After Carl's passing Stahla continued to work, spending her spare time cleaning her church, a job she had undertaken for nearly 40 years, only retiring at the age of 90, due to a car accident, receiving a plaque from the church members for her many years of service, according to Don.

"We had a car accident that broke her arm and she said , 'Well now I guess I'm going to have to retire.' And she wasn't ready yet. Nobody at the church remembered how long she had been cleaning at the church so the plaque just said, 'For many faithful years'," Don said.

Though Stahla has spent her life working and has seen the rise and fall of countless trends and newer technologies and social practices, there's one thing that Stahla has yet to acquire: a driver's license. Stahla says that it just never seemed to interest her much.

"I really didn't care to drive anyway," Stahla said.

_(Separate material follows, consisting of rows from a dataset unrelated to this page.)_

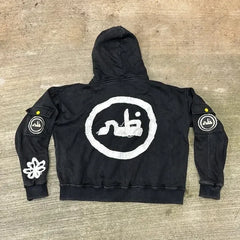 Hearujoy Harajuku Hip Hop New Fashion Patch Embroidery Y2K Zip Up Hoodie Men Women Oversized Hoodie Loose Casual Hoodie Jacket Streetwear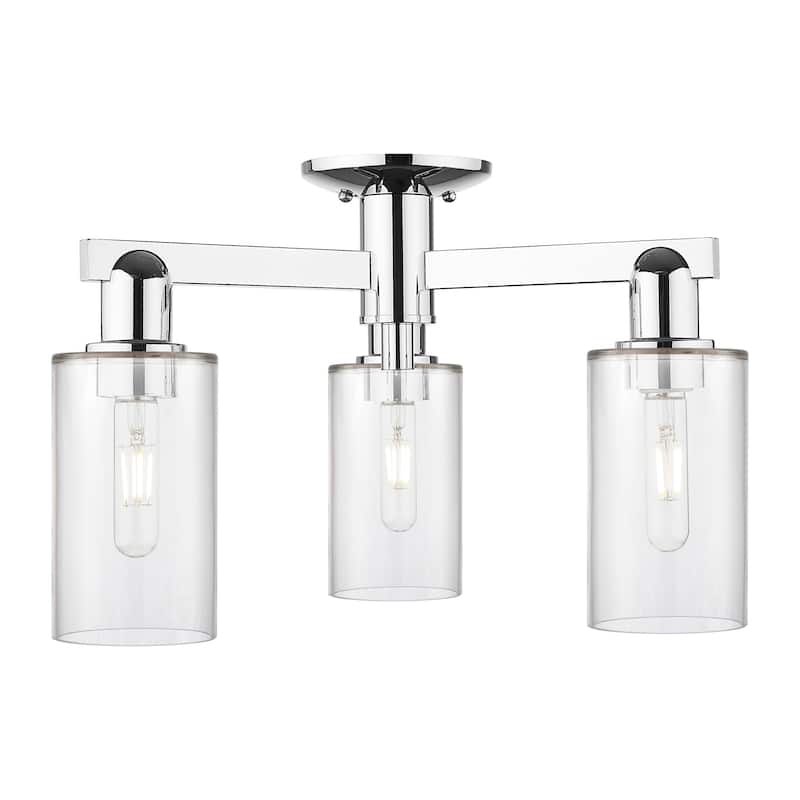 Innovations Lighting 716-3F-11-22 Clymer Semi-Flush Clymer 3 Light 22" - Polished Chrome / Clear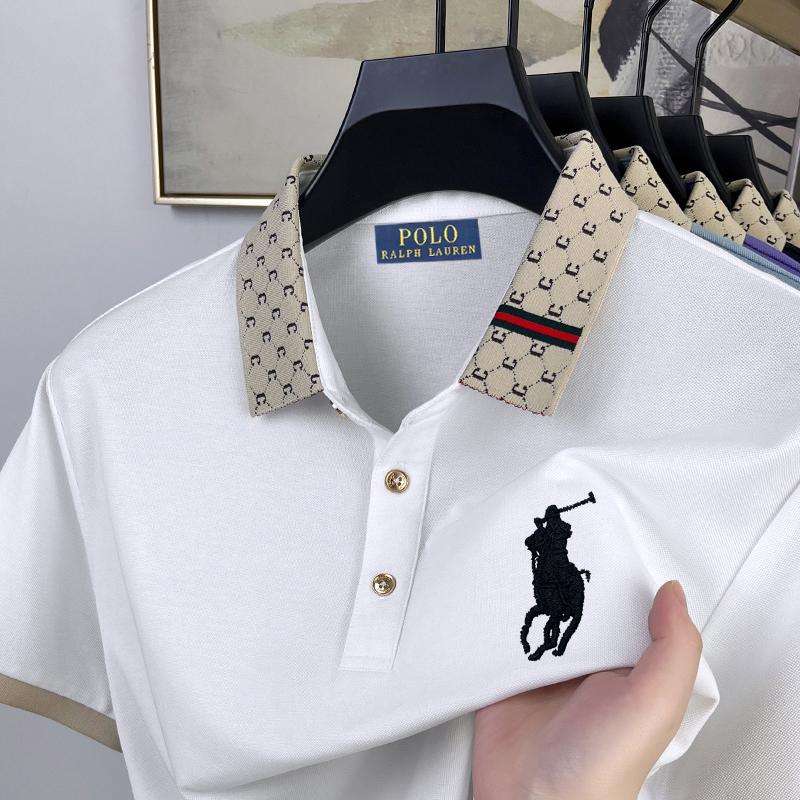 Polo Ralph Lauren 2025 Léto Pánské Nové Výšivka Pony Jednobarevné Volné Barevný Límec Business Casual Polokošile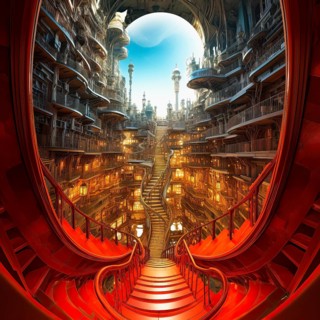 Stairs leading to a fairyland world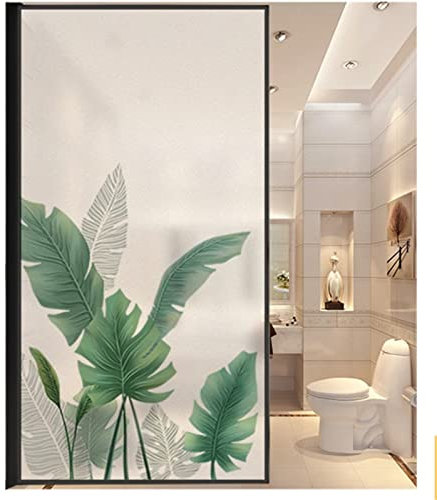 Fensterfolien - Statische 3D-Glasfolie,Blickdicht Sichtschuzfolie,für Fenster Dekorfolie Milchglasfolie Selbsthaftend Anti-UV- grüne Pflanzen(60cmx200cm)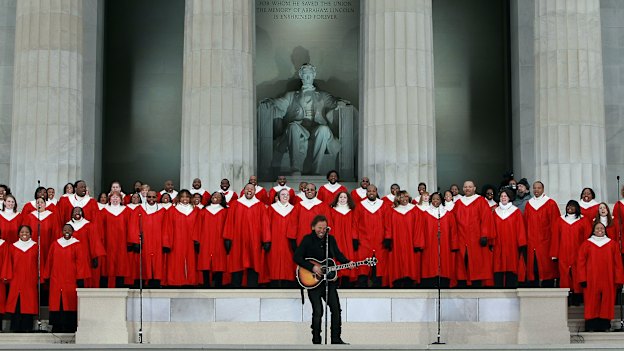 Bruce Springsteen at Barack Obama’s 2009 inauguration, a leader who spoke to the America he pictured in his music.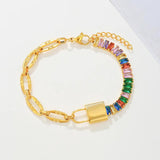 Stainless Steel Zircon Chain Lock Bracelet Female Temperament
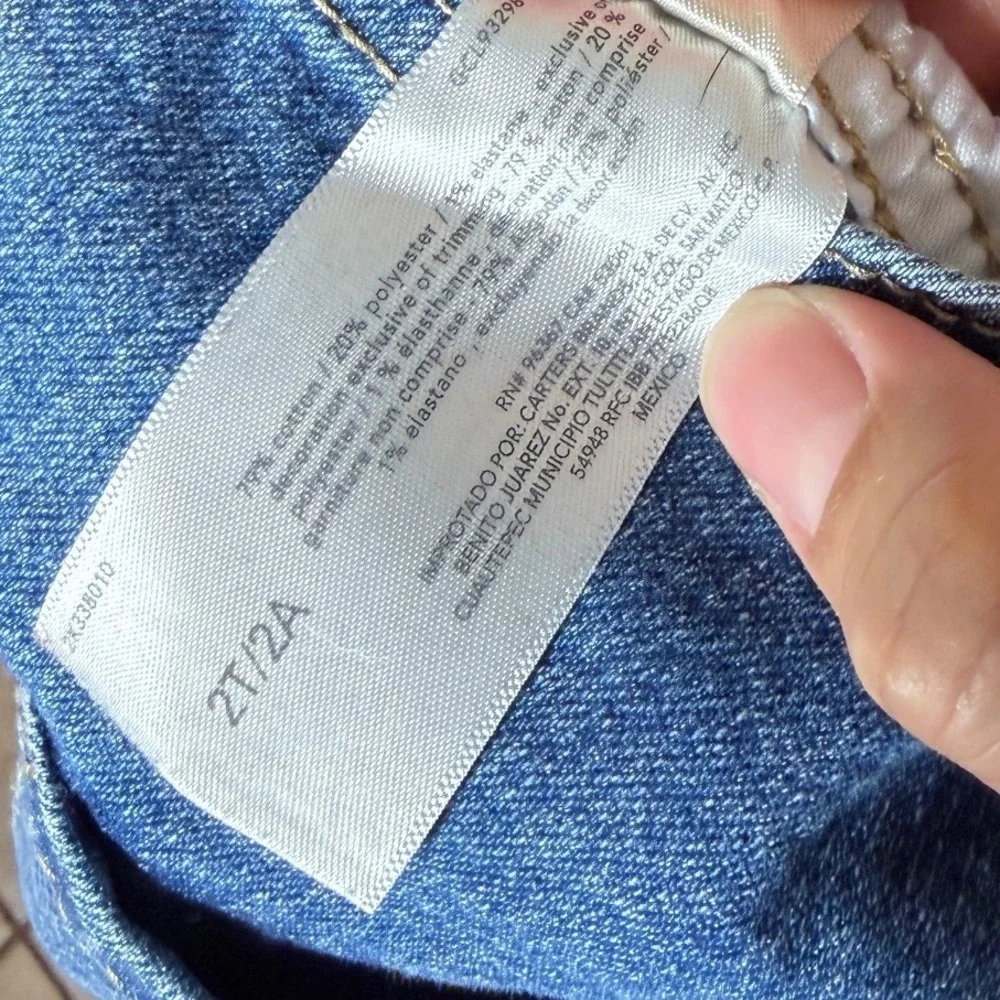 OshKosh Bgosh Kids 2T Blue Denim Floral Trim Bib Overalls Medium Wash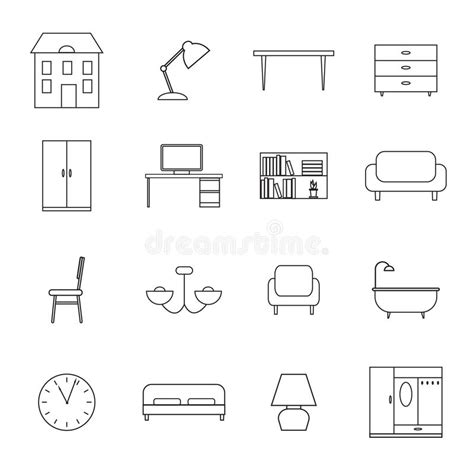 Furniture And Home Decor Icons Stock Vector Illustration Of Armchair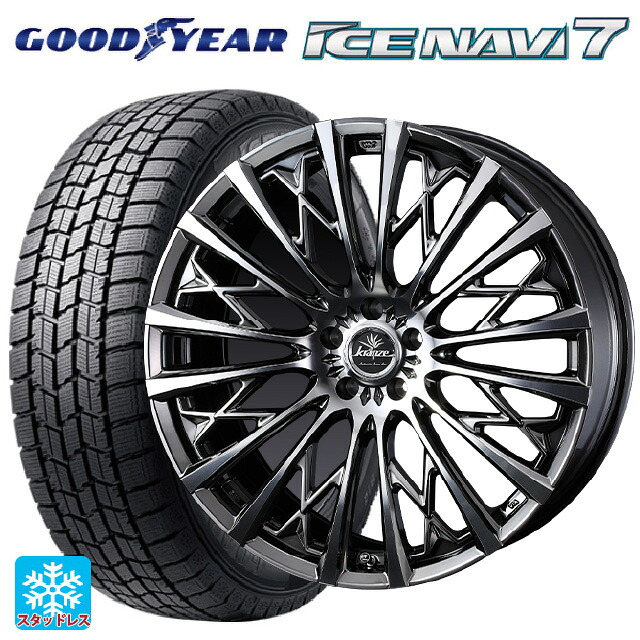 スバル レヴォーグ(VN系)用 2023年製 225/45R18 91Q グッドイヤー アイスナビ7(数量限定) ウェッズ クレンツェ シュリット855エボ SBC/POL 新品スタッドレスタイヤホイール 4本セット|タイヤホイール専門店コニシタイヤ
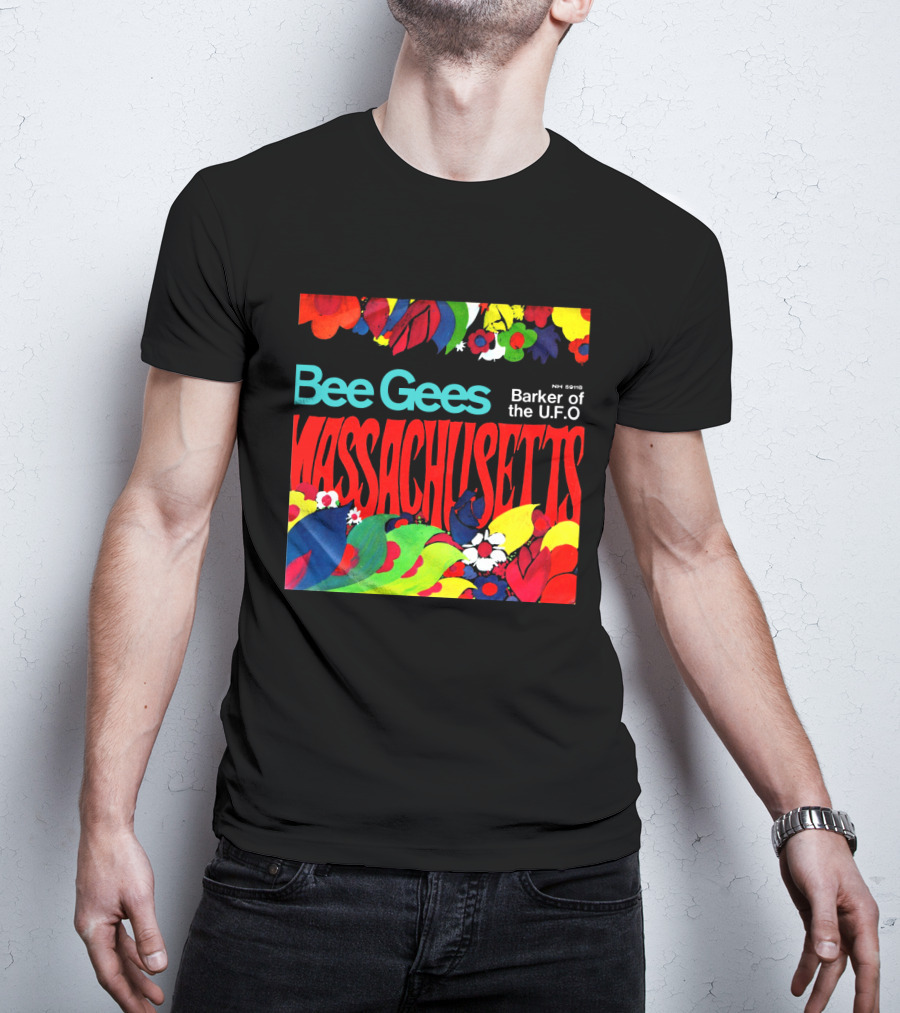 Bee Gees Massachusetts Barker Of The U.f.o. Floral Psychedelic Theme T-Shirt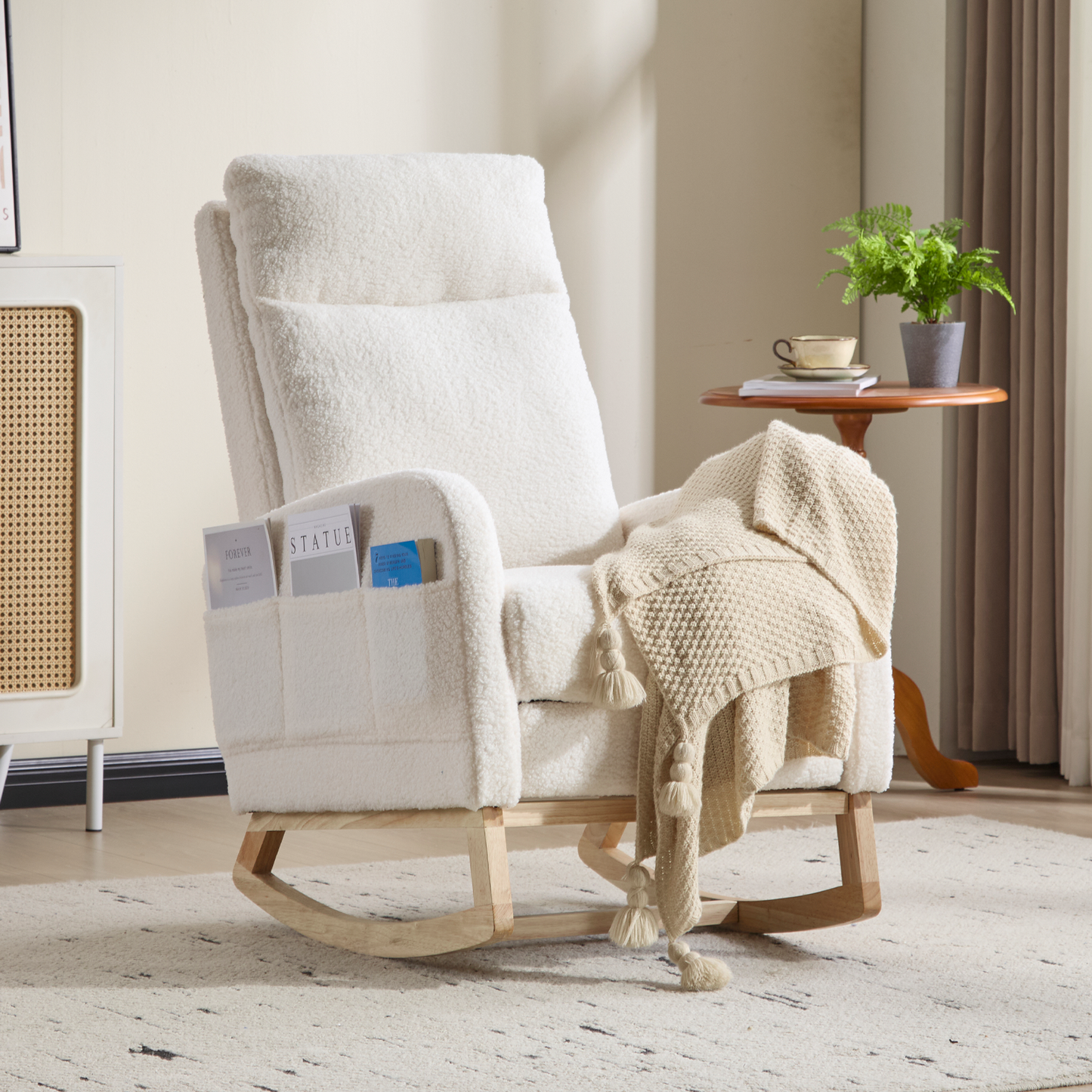 CAFORKP Rocking Chair, Upholstered Glider with High Back and Wood Base, for Nursery and Bedroom, White
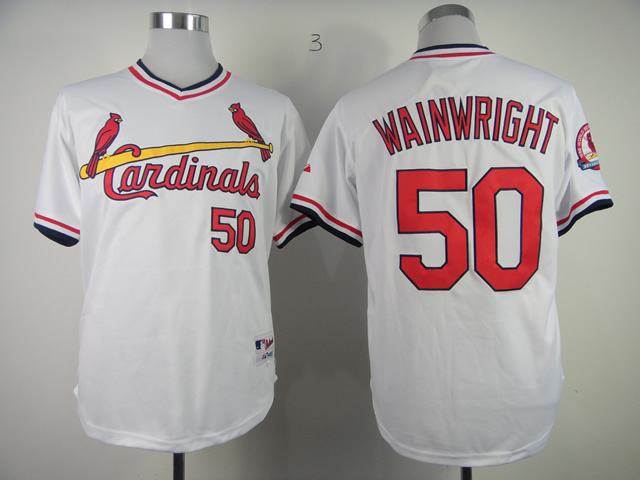 Cardinals 50 Wainwright White 1982 Throwback Jerseys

Though she never got an official driver's license, Stahla recalls driving the truck from field to field on her farm with her children reeling with excitement over the unusual sight.

"I drove out in the fields with the truck from place to the other and drove the tractor. The kids were with me one day, and I drove the truck from one field to the other and they were so excited, 'Mama, can drive. Mama can drive,' they yelled," Stahla said.

Though Stahla has long been retired, she remains active. She goes to church every Sunday at the First English Lutheran Church where she's been a member since the new church was built on Webster. She also plays cards with her son Don, and in the past few years has been dying quilts as a hobby. She's also part of the women's group at the church where she used to go and help them with their quilting once a week. And they sent them overseas for world relief.

Stahla also stays widely independent at 103, doing her own laundry and cooking her own meals, watching a little television here and there and "keeping her chair warm". However, Stahla is adamant about the fact that she does not take naps, as many would think that she does.

"I don't take naps. I sit in my chair and rest my eyes," Stahla said.

Stahla also refuses to let anybody tell her that she is a day older than 100, according to Don.

"When she turned 101, she said, 'I'm 100, and I always be 100,'" Don said.

Though her working years are done and many of the different routines that she used to have have fallen by the wayside with time, her love for dancing still remains, indulging in her old past time with her son Don at a family reunion last summer, even though they were the only ones that would dance.

"Ray played that good music and nobody would dance. Don and I danced. I love to dance, Stahla said.

Looking back on all her accomplishments and the hard work that she poured into every aspect of her life, when asked what achievement sticks out above all the others, Stahla gave a simple answer.

"I raised my family," Stahla said. "I'm very proud of my children."